Pine trees and fresh streams of all sizes inhabit the valley of Fuenfría in Madrid. The mountain pass of Fuenfría proudly stands in the south of Guadarrama, to the north of the valley and at an altitude of 1792 meters, marking the border between Madrid and Segovia. To the south, we will find Cercedilla, a place of great historical renown. No matter where we are headed to, walking through this valley constitutes a journey full of poetry and history. Besides, it is perfect for families.

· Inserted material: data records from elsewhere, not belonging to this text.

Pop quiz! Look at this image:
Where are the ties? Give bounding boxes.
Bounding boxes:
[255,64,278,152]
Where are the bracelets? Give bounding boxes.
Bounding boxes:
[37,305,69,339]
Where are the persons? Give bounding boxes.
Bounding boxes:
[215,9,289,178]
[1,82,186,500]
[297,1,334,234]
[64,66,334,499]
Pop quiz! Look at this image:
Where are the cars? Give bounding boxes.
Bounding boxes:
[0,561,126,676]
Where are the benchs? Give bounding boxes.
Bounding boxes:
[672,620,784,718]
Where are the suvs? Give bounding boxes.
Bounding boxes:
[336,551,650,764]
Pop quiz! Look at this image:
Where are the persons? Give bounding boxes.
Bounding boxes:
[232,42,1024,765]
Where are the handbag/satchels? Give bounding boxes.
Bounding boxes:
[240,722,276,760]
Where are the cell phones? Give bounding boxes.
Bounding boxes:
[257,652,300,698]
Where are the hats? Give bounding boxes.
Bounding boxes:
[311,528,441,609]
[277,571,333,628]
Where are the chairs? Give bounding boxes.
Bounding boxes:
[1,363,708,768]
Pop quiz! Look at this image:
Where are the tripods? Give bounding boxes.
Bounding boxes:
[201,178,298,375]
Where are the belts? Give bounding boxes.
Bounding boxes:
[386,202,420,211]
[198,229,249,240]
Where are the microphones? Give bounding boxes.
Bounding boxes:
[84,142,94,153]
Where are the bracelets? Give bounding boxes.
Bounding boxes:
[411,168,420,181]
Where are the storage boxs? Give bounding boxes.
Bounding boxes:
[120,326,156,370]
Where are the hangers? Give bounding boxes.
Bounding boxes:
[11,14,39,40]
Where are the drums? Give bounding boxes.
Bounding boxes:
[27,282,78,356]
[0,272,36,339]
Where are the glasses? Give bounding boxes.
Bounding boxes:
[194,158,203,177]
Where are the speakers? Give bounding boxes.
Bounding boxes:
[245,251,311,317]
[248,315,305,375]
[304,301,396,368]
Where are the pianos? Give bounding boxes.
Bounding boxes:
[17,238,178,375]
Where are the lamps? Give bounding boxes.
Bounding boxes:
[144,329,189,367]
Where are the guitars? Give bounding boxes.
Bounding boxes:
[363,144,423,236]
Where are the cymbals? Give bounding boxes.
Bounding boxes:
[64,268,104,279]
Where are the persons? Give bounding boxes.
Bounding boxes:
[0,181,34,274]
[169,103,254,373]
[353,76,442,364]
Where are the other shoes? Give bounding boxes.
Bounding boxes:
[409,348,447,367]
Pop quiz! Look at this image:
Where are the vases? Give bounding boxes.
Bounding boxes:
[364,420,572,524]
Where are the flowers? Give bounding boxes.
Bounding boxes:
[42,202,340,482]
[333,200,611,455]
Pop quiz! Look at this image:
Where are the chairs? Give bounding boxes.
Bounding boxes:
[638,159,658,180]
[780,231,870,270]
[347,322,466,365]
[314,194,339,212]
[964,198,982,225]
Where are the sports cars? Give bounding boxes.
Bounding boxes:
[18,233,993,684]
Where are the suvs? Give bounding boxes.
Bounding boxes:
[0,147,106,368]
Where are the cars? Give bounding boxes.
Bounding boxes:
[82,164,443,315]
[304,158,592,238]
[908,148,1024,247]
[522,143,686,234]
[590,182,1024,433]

One of the most remarkable aspects of the valley of Fuenfría is related to its Roman past, whose ancient traces we can still follow. In fact, its old Roman road is one of the main paths that will guide us through the valley. It was originally built as a means to connect Titulcia with Segovia, and nowadays it is simply a beautiful cobbled road. There are four Roman bridges that complement these traces from another time, and they were built to cross the creeks which wind through the valley.
Water finds a different means of expression here, shaping the natural pools of the park of Las Berceas. In this setting, the most adventurer travelers will be able to enjoy a series of fun activities, like climbing or zip lines, which are considerably popular in Madrid.
Another popular spot in the area is the small—yet picturesque—waterfall in the creek of La Navazuela. Over time, it became better known as La Ducha de los Alemanes: “the shower of the German”. Nature and history intersect in this place too. In the early 20th century, a few German people became the first mountaineers of Madrid’s mountain range, and they used this waterfall to freshen up. The rumors of their activities soon spread throughout the valley, which is also crossed by one of the many paths of the Way to Santiago.
This corner is full of fascinating stories. There was another German man, Eduardo Schmidt, who put so much effort into exploring and taking care of this place, that now he has his own path: the path of Schmidt. Famous Spanish author Camilo José Cela even wrote about it in one of his most popular books: Viaje a la Alcarria.
Cela himself has a corner in the valley of Fuenfría. In fact, there is a sundial with its name on it on the route connecting the lookouts of different poets. However, Camilo José Cela is not the only Nobel Prize winner here. Vicente Aleixandre is also immortalized here, since his verses immortalized the mountain range of Madrid, and we can read his words on the rocks of the lookout named after him.
We will mention one last poetic figure: Spanish poet Luis Rosales, whose love for this place was strong enough for him to live here. Indeed, in the early 60s, Rosales lived in Cercedilla, a municipality in the mountain range of Guadarrama. He would eventually come back to spend his last days here. The valley can be admired in all its glory from these perspectives.